## Fragmento
※ ※ ※
Me dirigí a los camerinos a cambiarme. Tuve que ponerme la ropa de baño tres veces porque la verdad, o tal vez sea impresión mía, ahora la hacen bien complicada y llena de toda clase de pitas. Había otro implemento extraño, el gorro obligatorio, siempre a punto de romperse. Y también los lentes de agua, que pueden apretarte hasta que tus ojos están por reventar o quedar tan sueltos que toda el agua de la ciudad- es verdad que cada día hay menos- podría terminar en tus córneas.

El agua estaba tibia lo cual me hizo pensar en orina y demás fluidos corporales. Supuse que los 32 grados de temperatura en Lima podían ser otra explicación viable. El instructor, un viejito muy amable, me preguntó si sabía nadar. Le respondí que sí pero que solo “en teoría”. Me miró extrañado, repitiendo esas últimas palabras. Envidio un poco a la gente que no reconoce esa separación. Para ellos, solo se puede saber nadar en la realidad y no hay más que decir.
※ ※ ※
## Datos recopilados
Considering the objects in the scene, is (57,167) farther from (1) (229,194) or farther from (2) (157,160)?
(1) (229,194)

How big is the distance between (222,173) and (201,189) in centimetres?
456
※ ※ ※
## Instrucciones de la tarea
¿Podrías continuar el relato de la clase de natación en la piscina a partir de su última oración?

## Respuesta a continuación
En el carril contiguo al mío, nadaba una señora de ochenta o noventa años. Al igual que yo, hizo sus primeros recorridos con la tablita, que te proporciona estabilidad y equilibrio, y con la que puedes ganar velocidad. Esta mujer era dueña absoluta de su cuerpo y voluntad en comparación a las jóvenes que nadábamos en los carriles aledaños.

Lo comento porque era notorio que el tiempo la había conducido a la pérdida de capacidad física, pero no a despojarnos a los observadores de la sensación que provoca ver a una deportista con trayectoria. No había ninguna diferencia entre la acción concreta del acto deportivo y la idea que ella pudiera tener sobre esta actividad. Por eso, una no puede nadar “en teoría” porque, en realidad, no puedes vivir “en teoría”. No importa cuánta incertidumbre y angustia te produzca llevar a cabo acciones concretas. No se puede vivir, y tampoco nadar, en piscinas paralelas o posibles. Y esa mujer lo sabía.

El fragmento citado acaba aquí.